START EXTRACTED INFORMATION

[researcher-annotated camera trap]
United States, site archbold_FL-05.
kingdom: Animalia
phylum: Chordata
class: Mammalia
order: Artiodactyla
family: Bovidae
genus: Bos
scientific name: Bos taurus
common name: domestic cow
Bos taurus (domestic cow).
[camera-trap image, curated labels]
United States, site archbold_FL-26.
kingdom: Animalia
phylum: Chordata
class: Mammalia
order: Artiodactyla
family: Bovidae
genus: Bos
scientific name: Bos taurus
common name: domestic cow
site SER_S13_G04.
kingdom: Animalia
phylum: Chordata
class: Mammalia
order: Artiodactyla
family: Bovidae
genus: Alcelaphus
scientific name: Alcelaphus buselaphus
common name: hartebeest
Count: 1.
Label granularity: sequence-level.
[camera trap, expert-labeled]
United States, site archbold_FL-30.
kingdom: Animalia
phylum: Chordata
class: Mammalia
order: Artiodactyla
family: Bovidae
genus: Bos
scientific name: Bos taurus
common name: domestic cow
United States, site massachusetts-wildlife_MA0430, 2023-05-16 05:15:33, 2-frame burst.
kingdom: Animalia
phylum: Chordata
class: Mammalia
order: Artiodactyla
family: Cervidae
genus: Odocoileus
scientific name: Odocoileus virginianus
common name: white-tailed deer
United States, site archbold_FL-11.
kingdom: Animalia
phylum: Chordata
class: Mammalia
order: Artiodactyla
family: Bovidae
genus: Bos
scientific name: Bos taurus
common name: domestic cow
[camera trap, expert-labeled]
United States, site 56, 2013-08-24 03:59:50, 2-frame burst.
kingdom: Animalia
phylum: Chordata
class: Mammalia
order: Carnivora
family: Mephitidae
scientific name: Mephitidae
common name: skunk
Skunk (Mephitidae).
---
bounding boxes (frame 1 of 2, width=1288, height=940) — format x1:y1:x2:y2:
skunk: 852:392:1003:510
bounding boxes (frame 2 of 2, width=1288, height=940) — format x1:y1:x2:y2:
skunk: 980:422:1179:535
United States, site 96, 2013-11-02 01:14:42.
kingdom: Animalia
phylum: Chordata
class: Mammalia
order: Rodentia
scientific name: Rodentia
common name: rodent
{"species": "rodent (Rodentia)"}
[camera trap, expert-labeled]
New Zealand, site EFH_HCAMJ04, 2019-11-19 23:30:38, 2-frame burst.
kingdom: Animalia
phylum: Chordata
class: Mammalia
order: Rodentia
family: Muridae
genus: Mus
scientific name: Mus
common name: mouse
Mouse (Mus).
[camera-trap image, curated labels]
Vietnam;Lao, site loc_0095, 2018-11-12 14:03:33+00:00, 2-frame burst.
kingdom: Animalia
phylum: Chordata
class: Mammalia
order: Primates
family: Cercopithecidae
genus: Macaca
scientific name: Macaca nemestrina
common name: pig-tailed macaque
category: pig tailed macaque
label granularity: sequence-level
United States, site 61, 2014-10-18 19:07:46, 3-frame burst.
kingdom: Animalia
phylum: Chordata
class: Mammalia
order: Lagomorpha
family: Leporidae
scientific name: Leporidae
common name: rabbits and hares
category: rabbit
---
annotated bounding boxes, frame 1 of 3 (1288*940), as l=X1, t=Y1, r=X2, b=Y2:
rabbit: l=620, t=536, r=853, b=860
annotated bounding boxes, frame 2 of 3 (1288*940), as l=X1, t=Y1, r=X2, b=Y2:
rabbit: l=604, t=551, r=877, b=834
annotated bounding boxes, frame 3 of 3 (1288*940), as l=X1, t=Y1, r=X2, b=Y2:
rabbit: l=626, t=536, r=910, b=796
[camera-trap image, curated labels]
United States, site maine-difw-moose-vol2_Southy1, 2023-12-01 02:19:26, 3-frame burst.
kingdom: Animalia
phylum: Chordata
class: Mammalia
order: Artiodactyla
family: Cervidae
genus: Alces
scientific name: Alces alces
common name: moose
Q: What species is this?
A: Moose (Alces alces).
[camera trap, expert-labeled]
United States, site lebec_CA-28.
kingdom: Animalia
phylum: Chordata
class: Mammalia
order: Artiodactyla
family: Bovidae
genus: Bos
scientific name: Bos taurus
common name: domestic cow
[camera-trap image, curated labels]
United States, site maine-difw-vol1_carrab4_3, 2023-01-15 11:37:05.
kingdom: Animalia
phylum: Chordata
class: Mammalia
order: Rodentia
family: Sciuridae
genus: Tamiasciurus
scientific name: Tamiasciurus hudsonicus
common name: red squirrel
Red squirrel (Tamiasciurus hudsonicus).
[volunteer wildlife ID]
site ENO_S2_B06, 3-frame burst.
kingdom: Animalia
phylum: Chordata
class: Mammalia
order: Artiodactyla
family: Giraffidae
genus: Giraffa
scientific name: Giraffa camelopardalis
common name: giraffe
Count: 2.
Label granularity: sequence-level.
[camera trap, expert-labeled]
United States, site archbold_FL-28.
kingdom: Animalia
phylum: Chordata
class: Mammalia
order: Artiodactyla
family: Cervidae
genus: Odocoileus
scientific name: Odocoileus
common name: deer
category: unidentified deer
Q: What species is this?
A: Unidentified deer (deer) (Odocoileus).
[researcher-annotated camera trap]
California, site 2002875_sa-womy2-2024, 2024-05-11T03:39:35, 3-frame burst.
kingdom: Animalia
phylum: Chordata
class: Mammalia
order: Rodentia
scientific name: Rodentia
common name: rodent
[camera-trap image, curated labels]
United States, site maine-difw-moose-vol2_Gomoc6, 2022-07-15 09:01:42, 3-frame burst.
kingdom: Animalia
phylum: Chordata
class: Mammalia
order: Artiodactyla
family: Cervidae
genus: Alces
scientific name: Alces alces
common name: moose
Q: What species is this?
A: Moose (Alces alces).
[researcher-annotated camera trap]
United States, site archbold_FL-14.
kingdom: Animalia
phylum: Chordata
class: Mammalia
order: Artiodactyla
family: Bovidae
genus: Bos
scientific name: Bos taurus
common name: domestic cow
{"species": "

END EXTRACTED INFORMATION

• [WHAT IS REQUIRED]:
All of the entries above should be transcribed exactly, line for line.

• [ANSWER SECTION]:
[researcher-annotated camera trap]
United States, site archbold_FL-05.
kingdom: Animalia
phylum: Chordata
class: Mammalia
order: Artiodactyla
family: Bovidae
genus: Bos
scientific name: Bos taurus
common name: domestic cow
Bos taurus (domestic cow).
[camera-trap image, curated labels]
United States, site archbold_FL-26.
kingdom: Animalia
phylum: Chordata
class: Mammalia
order: Artiodactyla
family: Bovidae
genus: Bos
scientific name: Bos taurus
common name: domestic cow
site SER_S13_G04.
kingdom: Animalia
phylum: Chordata
class: Mammalia
order: Artiodactyla
family: Bovidae
genus: Alcelaphus
scientific name: Alcelaphus buselaphus
common name: hartebeest
Count: 1.
Label granularity: sequence-level.
[camera trap, expert-labeled]
United States, site archbold_FL-30.
kingdom: Animalia
phylum: Chordata
class: Mammalia
order: Artiodactyla
family: Bovidae
genus: Bos
scientific name: Bos taurus
common name: domestic cow
United States, site massachusetts-wildlife_MA0430, 2023-05-16 05:15:33, 2-frame burst.
kingdom: Animalia
phylum: Chordata
class: Mammalia
order: Artiodactyla
family: Cervidae
genus: Odocoileus
scientific name: Odocoileus virginianus
common name: white-tailed deer
United States, site archbold_FL-11.
kingdom: Animalia
phylum: Chordata
class: Mammalia
order: Artiodactyla
family: Bovidae
genus: Bos
scientific name: Bos taurus
common name: domestic cow
[camera trap, expert-labeled]
United States, site 56, 2013-08-24 03:59:50, 2-frame burst.
kingdom: Animalia
phylum: Chordata
class: Mammalia
order: Carnivora
family: Mephitidae
scientific name: Mephitidae
common name: skunk
Skunk (Mephitidae).
---
bounding boxes (frame 1 of 2, width=1288, height=940) — format x1:y1:x2:y2:
skunk: 852:392:1003:510
bounding boxes (frame 2 of 2, width=1288, height=940) — format x1:y1:x2:y2:
skunk: 980:422:1179:535
United States, site 96, 2013-11-02 01:14:42.
kingdom: Animalia
phylum: Chordata
class: Mammalia
order: Rodentia
scientific name: Rodentia
common name: rodent
{"species": "rodent (Rodentia)"}
[camera trap, expert-labeled]
New Zealand, site EFH_HCAMJ04, 2019-11-19 23:30:38, 2-frame burst.
kingdom: Animalia
phylum: Chordata
class: Mammalia
order: Rodentia
family: Muridae
genus: Mus
scientific name: Mus
common name: mouse
Mouse (Mus).
[camera-trap image, curated labels]
Vietnam;Lao, site loc_0095, 2018-11-12 14:03:33+00:00, 2-frame burst.
kingdom: Animalia
phylum: Chordata
class: Mammalia
order: Primates
family: Cercopithecidae
genus: Macaca
scientific name: Macaca nemestrina
common name: pig-tailed macaque
category: pig tailed macaque
label granularity: sequence-level
United States, site 61, 2014-10-18 19:07:46, 3-frame burst.
kingdom: Animalia
phylum: Chordata
class: Mammalia
order: Lagomorpha
family: Leporidae
scientific name: Leporidae
common name: rabbits and hares
category: rabbit
---
annotated bounding boxes, frame 1 of 3 (1288*940), as l=X1, t=Y1, r=X2, b=Y2:
rabbit: l=620, t=536, r=853, b=860
annotated bounding boxes, frame 2 of 3 (1288*940), as l=X1, t=Y1, r=X2, b=Y2:
rabbit: l=604, t=551, r=877, b=834
annotated bounding boxes, frame 3 of 3 (1288*940), as l=X1, t=Y1, r=X2, b=Y2:
rabbit: l=626, t=536, r=910, b=796
[camera-trap image, curated labels]
United States, site maine-difw-moose-vol2_Southy1, 2023-12-01 02:19:26, 3-frame burst.
kingdom: Animalia
phylum: Chordata
class: Mammalia
order: Artiodactyla
family: Cervidae
genus: Alces
scientific name: Alces alces
common name: moose
Q: What species is this?
A: Moose (Alces alces).
[camera trap, expert-labeled]
United States, site lebec_CA-28.
kingdom: Animalia
phylum: Chordata
class: Mammalia
order: Artiodactyla
family: Bovidae
genus: Bos
scientific name: Bos taurus
common name: domestic cow
[camera-trap image, curated labels]
United States, site maine-difw-vol1_carrab4_3, 2023-01-15 11:37:05.
kingdom: Animalia
phylum: Chordata
class: Mammalia
order: Rodentia
family: Sciuridae
genus: Tamiasciurus
scientific name: Tamiasciurus hudsonicus
common name: red squirrel
Red squirrel (Tamiasciurus hudsonicus).
[volunteer wildlife ID]
site ENO_S2_B06, 3-frame burst.
kingdom: Animalia
phylum: Chordata
class: Mammalia
order: Artiodactyla
family: Giraffidae
genus: Giraffa
scientific name: Giraffa camelopardalis
common name: giraffe
Count: 2.
Label granularity: sequence-level.
[camera trap, expert-labeled]
United States, site archbold_FL-28.
kingdom: Animalia
phylum: Chordata
class: Mammalia
order: Artiodactyla
family: Cervidae
genus: Odocoileus
scientific name: Odocoileus
common name: deer
category: unidentified deer
Q: What species is this?
A: Unidentified deer (deer) (Odocoileus).
[researcher-annotated camera trap]
California, site 2002875_sa-womy2-2024, 2024-05-11T03:39:35, 3-frame burst.
kingdom: Animalia
phylum: Chordata
class: Mammalia
order: Rodentia
scientific name: Rodentia
common name: rodent
[camera-trap image, curated labels]
United States, site maine-difw-moose-vol2_Gomoc6, 2022-07-15 09:01:42, 3-frame burst.
kingdom: Animalia
phylum: Chordata
class: Mammalia
order: Artiodactyla
family: Cervidae
genus: Alces
scientific name: Alces alces
common name: moose
Q: What species is this?
A: Moose (Alces alces).
[researcher-annotated camera trap]
United States, site archbold_FL-14.
kingdom: Animalia
phylum: Chordata
class: Mammalia
order: Artiodactyla
family: Bovidae
genus: Bos
scientific name: Bos taurus
common name: domestic cow
{"species": "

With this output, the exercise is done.